This routine is similar to the leetcode “merge two sorted arrays”, except it never returns to sorted array, instead it accumulate rank sums of the second array and tie sums for the combined arrays.
This routine sits at the core of the one-versus-one (or one-versus-control) asymptotic wilcoxon rank sum test as it allows to sort controls only once. :param A: The first sorted array (controls) :type A: np.ndarray :param B: The second sorted array (perturbed) :type B: np.ndarray
- Returns:
Ranks sum from the second array, and tie sums for the combined arrays.
- Return type:
tuple[np.ndarray]
- Parameters:
A (numpy.ndarray)
B (numpy.ndarray)
Author: Rémy Dubois
- illico.utils.ranking.sort_along_axis(X, axis=0)¶
Sort a dense array along a given axis.
- Parameters:
X (np.ndarray) – Input dense array.
axis (int, optional) – Axis along which to sort.
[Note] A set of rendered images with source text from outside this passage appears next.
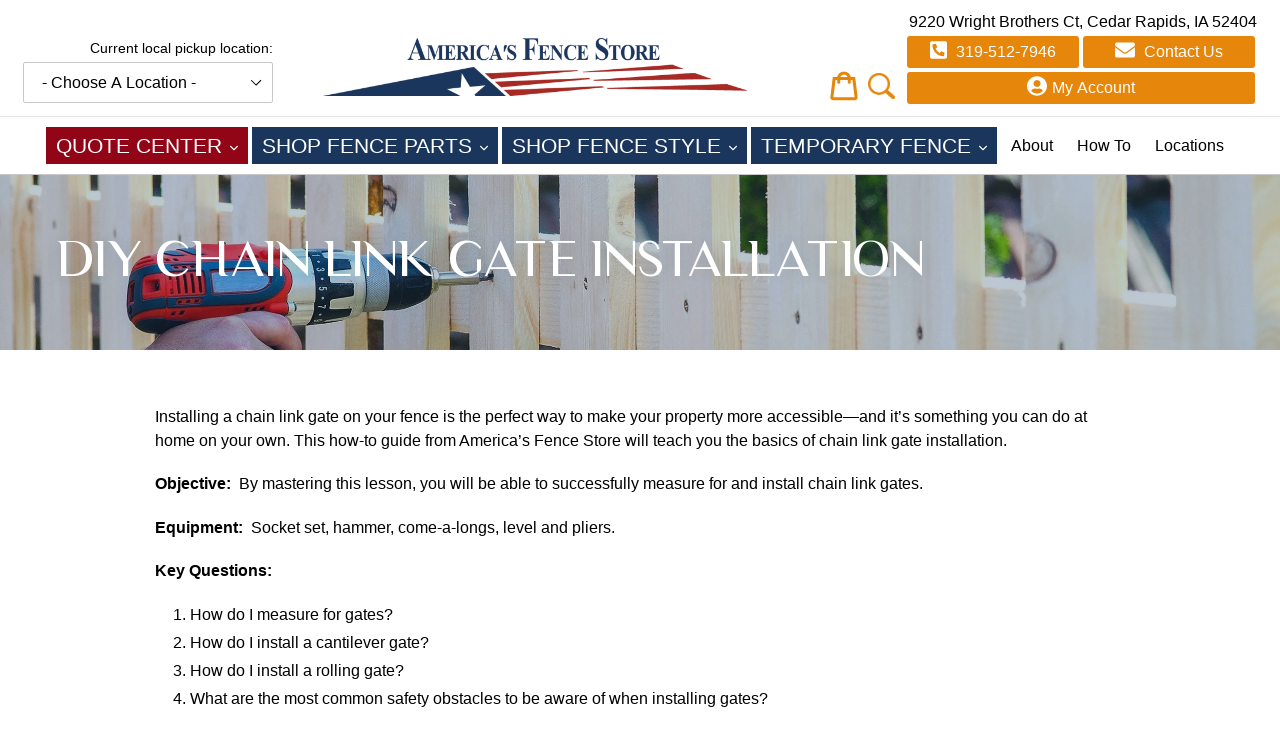

--- FILE ---
content_type: text/javascript
request_url: https://localstore.cedarrapidsfencecompany.com/cdn/shop/t/4/assets/bc-sf-search.js?v=86983427276652258161682103190
body_size: -396
content:
var bcSfSearchSettings={search:{}};BCSfFilter.prototype.customizeSuggestion=function(suggestionElement,searchElement,searchBoxId){};
//# sourceMappingURL=/cdn/shop/t/4/assets/bc-sf-search.js.map?v=86983427276652258161682103190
Defaults to 0.
- Returns:
Sorted array.
- Return type:
np.ndarray
Author: Rémy Dubois
- illico.utils.ranking.check_if_sorted(arr)¶
Check if an array is sorted. O(n)
- Parameters:
arr (np.ndarray) – 1-d array to check
- Returns:
bool – If sorted or not.
Author (Rémy Dubois)
- Return type:
bool
- illico.utils.ranking.check_indices_sorted_per_parcel(indices, indptr)¶
Check if indices of a sparse array are sorted.
This is esssential if input data is CSR. Indeed, chunking makes use of binary search on indices, which requires sorted indices.
- Parameters:
indices (np.ndarray) – Indices
indptr (np.ndarray) – Indptr
- Returns:
True if all indices subarrays are sorted. False otherwise.
- Return type:
bool